FAQ for those on listed on failmap

Why Failmap?

Many organizations (have to) transfer sensitive information over the internet. Sometimes they ask to share sensitive information with them via forms, mail and etcetera. Anyone should be able to use internet services without worrying their information is being altered or changed, whether unintentionally or malicious. Many responsible organizations boast about their capability (so called “cyber”) to protect.

Failmap adds an enormous amount of transparency. This is the driving force for many organizations to change / clean up their online presence. With the launch of failmap, thousands of issues have been fixed in the Netherlands, just because they have been made understandable and publicly accessible (naming and shaming).

We display the “base level” of security, which can be illustrative of the the quality and capability of organizations in protecting your data. The base level are issues that are well documented and there are dozens of online web-services that can discover these issues for years now. Might we find more severe vulnerabilities, we employ (and endorse) Responsible Disclosure to address them: they will not ever be published (as that goes against our mission to increase safety and trust).

The transparent, tendentious, and shaming approach has had a lot of impact in the Netherlands, where the tool has become a must have for many municipalities. It’s not all tendentious though: organizations strive to be “green” on the map and they are given free reports on what was wrong, with pointers to public sources such as OWASP to help them improve their services.

What do the scores mean?

Failmap knows five colors:

  • Green / Yellow: nothing that we scan is wrong
  • Orange: there are some slicht issues, that need addressing
  • Red: there are more severe compromises in the base level of security
  • Gray: Unkown

My organization is shown Red / Orange, now what?

Read the report on the bottom of the page to see what’s wrong and how to fix it. When in doubt, read our scanning policy to learn some specific quirks and features of our scanners.

§ **Data supplied**:
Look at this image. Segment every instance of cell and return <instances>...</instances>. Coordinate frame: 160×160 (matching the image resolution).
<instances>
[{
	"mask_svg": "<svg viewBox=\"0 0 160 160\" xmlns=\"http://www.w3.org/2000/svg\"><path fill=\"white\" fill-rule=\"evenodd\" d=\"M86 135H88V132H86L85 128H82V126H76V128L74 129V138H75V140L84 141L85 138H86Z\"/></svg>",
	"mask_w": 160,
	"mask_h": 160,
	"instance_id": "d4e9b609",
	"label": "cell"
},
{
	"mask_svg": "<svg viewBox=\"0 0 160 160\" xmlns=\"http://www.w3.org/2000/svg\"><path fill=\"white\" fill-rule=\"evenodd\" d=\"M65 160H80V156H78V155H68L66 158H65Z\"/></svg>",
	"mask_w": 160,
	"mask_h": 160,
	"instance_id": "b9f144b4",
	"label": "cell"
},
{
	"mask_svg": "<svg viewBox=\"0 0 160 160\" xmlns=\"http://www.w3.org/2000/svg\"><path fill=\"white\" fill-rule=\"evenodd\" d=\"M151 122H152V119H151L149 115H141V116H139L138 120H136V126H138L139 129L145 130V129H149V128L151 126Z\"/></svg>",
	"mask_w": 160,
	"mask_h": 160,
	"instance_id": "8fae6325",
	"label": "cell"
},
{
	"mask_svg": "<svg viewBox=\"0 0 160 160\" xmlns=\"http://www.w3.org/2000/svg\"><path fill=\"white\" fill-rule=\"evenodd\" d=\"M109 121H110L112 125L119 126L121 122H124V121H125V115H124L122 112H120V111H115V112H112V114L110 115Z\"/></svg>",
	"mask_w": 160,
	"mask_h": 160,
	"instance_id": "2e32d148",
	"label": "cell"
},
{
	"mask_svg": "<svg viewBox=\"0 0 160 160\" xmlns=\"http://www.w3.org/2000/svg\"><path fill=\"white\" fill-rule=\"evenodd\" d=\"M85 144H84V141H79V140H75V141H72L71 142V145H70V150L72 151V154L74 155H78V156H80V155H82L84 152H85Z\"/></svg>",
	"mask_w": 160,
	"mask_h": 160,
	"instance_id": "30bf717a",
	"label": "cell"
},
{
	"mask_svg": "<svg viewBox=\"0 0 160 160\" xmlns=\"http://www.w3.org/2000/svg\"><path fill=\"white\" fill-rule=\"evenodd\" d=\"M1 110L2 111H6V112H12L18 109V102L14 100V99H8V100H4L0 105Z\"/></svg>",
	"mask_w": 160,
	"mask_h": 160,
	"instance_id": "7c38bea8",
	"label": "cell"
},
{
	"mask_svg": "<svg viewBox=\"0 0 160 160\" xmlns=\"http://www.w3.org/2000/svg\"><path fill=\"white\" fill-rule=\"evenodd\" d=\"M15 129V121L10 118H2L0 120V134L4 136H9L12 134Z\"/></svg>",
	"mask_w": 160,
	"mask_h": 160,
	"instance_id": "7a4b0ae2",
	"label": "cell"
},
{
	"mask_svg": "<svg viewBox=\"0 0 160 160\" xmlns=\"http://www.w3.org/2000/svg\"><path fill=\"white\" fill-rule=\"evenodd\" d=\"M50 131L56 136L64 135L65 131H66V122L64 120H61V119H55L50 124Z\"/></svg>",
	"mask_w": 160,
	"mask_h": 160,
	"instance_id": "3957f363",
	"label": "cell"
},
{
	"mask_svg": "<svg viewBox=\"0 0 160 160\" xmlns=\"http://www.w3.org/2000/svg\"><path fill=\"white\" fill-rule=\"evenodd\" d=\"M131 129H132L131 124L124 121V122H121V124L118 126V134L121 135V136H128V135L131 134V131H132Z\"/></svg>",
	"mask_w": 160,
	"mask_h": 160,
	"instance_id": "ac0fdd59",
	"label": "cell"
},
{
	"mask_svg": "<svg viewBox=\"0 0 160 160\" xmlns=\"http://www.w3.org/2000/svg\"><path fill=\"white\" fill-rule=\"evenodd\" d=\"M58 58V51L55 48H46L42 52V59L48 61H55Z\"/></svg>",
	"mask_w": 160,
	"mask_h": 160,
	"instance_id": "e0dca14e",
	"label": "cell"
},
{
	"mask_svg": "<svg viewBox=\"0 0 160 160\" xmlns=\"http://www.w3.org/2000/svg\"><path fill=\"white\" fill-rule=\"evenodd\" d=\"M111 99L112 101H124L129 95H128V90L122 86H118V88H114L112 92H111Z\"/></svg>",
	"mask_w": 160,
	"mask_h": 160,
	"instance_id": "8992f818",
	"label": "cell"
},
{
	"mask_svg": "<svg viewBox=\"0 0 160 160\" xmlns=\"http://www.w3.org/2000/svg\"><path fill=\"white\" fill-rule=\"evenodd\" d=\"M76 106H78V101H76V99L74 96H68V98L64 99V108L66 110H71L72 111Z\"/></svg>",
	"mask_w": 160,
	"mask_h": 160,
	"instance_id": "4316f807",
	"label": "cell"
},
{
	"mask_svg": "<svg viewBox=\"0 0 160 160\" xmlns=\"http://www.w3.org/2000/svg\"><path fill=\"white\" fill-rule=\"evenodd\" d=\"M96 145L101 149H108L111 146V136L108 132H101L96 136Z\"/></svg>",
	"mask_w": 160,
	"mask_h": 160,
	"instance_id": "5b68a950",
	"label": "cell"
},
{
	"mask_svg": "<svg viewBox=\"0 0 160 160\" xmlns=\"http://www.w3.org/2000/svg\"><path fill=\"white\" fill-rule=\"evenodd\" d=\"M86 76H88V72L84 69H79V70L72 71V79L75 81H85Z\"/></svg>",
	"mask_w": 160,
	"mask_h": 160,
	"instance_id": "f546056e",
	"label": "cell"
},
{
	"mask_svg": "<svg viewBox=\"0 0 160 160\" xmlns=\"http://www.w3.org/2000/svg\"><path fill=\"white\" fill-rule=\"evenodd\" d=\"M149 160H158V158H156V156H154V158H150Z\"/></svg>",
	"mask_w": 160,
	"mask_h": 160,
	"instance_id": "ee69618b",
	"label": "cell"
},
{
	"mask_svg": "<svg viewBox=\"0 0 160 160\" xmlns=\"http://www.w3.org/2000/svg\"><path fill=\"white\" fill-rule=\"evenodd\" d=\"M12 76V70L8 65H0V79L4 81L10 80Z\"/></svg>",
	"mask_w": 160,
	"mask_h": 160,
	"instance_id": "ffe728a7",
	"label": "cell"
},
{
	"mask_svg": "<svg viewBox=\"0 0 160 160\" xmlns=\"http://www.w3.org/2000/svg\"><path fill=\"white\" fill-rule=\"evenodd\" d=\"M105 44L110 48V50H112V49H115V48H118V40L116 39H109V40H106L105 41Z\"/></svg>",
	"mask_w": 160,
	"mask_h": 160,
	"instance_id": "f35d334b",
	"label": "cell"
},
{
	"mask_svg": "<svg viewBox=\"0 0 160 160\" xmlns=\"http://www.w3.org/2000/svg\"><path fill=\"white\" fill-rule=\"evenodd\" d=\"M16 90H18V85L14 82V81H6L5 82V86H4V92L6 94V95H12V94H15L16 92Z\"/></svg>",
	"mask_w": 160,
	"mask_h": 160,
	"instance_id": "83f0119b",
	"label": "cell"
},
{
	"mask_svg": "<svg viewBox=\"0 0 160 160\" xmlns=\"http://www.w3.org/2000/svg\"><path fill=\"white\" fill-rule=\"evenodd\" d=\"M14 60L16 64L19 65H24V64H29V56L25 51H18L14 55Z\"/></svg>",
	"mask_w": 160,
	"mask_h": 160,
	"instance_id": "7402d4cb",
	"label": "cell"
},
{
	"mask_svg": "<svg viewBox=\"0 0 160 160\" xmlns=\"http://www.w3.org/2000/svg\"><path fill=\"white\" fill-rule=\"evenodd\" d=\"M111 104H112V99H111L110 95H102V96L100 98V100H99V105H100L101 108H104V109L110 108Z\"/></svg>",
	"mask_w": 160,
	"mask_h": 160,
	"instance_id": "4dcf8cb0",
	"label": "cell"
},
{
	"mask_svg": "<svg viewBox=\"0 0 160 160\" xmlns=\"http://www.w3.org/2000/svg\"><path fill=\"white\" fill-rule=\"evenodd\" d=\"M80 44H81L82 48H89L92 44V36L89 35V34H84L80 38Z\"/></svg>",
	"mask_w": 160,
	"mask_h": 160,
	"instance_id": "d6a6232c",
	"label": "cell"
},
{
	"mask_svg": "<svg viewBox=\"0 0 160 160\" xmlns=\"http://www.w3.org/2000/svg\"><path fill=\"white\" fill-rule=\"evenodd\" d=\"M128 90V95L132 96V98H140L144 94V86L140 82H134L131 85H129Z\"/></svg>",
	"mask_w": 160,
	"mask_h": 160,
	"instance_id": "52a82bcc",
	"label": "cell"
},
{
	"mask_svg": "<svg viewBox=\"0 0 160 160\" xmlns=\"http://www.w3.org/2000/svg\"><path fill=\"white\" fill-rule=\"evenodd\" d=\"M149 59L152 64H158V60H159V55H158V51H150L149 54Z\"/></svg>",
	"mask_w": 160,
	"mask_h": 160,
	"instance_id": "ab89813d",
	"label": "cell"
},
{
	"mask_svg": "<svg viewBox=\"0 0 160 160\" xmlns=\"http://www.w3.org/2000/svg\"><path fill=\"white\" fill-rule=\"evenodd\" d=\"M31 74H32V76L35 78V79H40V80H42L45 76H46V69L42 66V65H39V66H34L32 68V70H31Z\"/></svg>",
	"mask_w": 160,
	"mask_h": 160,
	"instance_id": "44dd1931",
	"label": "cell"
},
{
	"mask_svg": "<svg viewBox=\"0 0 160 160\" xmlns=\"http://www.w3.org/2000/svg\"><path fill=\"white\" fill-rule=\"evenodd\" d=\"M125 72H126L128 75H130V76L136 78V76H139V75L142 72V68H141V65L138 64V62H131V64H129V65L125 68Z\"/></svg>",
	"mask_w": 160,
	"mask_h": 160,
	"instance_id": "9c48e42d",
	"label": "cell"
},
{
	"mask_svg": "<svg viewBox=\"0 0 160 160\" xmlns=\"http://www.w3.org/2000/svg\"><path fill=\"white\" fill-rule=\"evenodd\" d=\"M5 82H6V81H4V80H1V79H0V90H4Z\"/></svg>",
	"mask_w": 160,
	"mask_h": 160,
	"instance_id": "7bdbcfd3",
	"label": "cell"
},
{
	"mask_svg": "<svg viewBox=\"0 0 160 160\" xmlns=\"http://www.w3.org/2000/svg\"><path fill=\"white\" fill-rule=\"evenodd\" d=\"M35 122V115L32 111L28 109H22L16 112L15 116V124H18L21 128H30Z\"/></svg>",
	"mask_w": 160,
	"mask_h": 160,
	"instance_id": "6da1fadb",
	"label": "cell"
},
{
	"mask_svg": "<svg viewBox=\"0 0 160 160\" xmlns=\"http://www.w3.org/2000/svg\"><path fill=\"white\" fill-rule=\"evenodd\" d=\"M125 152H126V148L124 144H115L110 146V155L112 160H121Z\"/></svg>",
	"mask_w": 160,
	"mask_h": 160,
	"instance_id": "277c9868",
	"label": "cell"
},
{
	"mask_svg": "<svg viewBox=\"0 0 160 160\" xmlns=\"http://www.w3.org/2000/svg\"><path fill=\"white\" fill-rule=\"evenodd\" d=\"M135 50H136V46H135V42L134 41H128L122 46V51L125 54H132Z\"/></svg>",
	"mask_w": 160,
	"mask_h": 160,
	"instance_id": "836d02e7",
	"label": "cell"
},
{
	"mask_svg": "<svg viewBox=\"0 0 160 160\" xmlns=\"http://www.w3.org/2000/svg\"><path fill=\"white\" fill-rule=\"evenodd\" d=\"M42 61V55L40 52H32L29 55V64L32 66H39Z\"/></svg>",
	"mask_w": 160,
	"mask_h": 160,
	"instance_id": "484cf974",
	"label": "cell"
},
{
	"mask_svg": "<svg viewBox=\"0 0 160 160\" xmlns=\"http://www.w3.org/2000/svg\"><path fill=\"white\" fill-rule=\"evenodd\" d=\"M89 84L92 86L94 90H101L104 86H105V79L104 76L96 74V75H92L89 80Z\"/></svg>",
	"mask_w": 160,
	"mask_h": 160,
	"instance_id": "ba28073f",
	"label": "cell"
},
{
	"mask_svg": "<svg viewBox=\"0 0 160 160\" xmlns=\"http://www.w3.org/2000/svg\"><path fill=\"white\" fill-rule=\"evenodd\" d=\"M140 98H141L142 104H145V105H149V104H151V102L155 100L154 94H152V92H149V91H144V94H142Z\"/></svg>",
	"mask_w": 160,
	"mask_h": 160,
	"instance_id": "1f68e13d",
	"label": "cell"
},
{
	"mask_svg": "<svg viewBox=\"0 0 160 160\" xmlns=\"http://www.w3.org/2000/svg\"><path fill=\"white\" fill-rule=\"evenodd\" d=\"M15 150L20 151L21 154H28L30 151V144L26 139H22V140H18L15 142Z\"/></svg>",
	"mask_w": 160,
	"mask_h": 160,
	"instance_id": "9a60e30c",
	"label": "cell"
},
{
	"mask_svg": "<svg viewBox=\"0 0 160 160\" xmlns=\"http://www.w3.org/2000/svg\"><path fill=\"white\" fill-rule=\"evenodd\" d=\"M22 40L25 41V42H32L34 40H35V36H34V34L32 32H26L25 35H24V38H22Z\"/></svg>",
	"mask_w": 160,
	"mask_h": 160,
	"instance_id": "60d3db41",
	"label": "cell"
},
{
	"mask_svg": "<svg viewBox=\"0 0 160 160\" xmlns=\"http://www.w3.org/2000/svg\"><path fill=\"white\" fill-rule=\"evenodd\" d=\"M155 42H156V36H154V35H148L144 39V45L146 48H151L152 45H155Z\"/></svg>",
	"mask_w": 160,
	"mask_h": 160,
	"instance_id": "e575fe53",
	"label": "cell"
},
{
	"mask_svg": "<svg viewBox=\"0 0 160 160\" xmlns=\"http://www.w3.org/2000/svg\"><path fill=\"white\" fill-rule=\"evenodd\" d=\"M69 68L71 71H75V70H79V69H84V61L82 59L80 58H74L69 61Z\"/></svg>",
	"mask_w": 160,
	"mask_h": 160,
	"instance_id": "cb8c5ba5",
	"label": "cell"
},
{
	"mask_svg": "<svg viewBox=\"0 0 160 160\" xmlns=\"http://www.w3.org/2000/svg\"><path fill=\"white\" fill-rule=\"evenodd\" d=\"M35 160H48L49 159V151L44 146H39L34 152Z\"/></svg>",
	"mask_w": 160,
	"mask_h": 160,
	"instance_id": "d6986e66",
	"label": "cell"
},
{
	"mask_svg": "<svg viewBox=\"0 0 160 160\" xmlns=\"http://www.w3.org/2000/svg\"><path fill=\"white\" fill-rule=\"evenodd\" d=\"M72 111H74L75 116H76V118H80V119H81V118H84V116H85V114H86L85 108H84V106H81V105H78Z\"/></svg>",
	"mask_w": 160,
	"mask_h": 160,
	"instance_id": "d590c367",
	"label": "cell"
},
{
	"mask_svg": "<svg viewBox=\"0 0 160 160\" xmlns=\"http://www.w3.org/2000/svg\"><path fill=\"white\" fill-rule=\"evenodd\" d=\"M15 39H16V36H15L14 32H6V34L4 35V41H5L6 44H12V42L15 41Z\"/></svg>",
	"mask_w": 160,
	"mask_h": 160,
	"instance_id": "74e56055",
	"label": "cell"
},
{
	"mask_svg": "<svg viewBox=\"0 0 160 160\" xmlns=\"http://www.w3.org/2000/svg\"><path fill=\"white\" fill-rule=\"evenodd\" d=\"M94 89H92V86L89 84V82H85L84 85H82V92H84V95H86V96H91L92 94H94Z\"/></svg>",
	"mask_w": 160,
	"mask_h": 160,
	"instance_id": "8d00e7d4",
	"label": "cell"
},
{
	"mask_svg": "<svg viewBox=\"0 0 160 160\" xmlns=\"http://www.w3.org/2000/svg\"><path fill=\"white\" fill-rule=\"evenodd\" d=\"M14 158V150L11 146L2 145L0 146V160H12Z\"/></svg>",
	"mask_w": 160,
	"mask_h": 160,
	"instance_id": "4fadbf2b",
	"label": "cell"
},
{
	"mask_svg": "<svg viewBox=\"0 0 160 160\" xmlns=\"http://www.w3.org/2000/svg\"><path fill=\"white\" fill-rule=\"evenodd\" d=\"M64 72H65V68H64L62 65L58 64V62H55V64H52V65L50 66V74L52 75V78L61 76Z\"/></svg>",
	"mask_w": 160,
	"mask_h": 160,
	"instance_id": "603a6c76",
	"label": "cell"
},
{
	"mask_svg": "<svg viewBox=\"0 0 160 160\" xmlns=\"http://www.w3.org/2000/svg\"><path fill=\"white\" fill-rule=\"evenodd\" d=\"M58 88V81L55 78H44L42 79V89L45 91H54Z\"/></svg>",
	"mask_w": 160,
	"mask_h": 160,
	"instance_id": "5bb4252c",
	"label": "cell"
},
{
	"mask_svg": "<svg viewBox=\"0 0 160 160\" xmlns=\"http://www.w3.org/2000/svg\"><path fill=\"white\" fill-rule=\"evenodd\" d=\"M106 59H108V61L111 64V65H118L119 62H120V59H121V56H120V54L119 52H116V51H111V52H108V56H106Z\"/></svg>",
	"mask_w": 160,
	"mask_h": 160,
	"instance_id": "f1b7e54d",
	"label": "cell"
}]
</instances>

§ **Work to complete**:
Reproduce the Failmap FAQ word for word, the stretch from "FAQ for those" through "(naming and shaming).".

§ **Written response**:
FAQ for those on listed on failmap

Why Failmap?

Many organizations (have to) transfer sensitive information over the internet. Sometimes they ask to share sensitive information with them via forms, mail and etcetera. Anyone should be able to use internet services without worrying their information is being altered or changed, whether unintentionally or malicious. Many responsible organizations boast about their capability (so called “cyber”) to protect.

Failmap adds an enormous amount of transparency. This is the driving force for many organizations to change / clean up their online presence. With the launch of failmap, thousands of issues have been fixed in the Netherlands, just because they have been made understandable and publicly accessible (naming and shaming).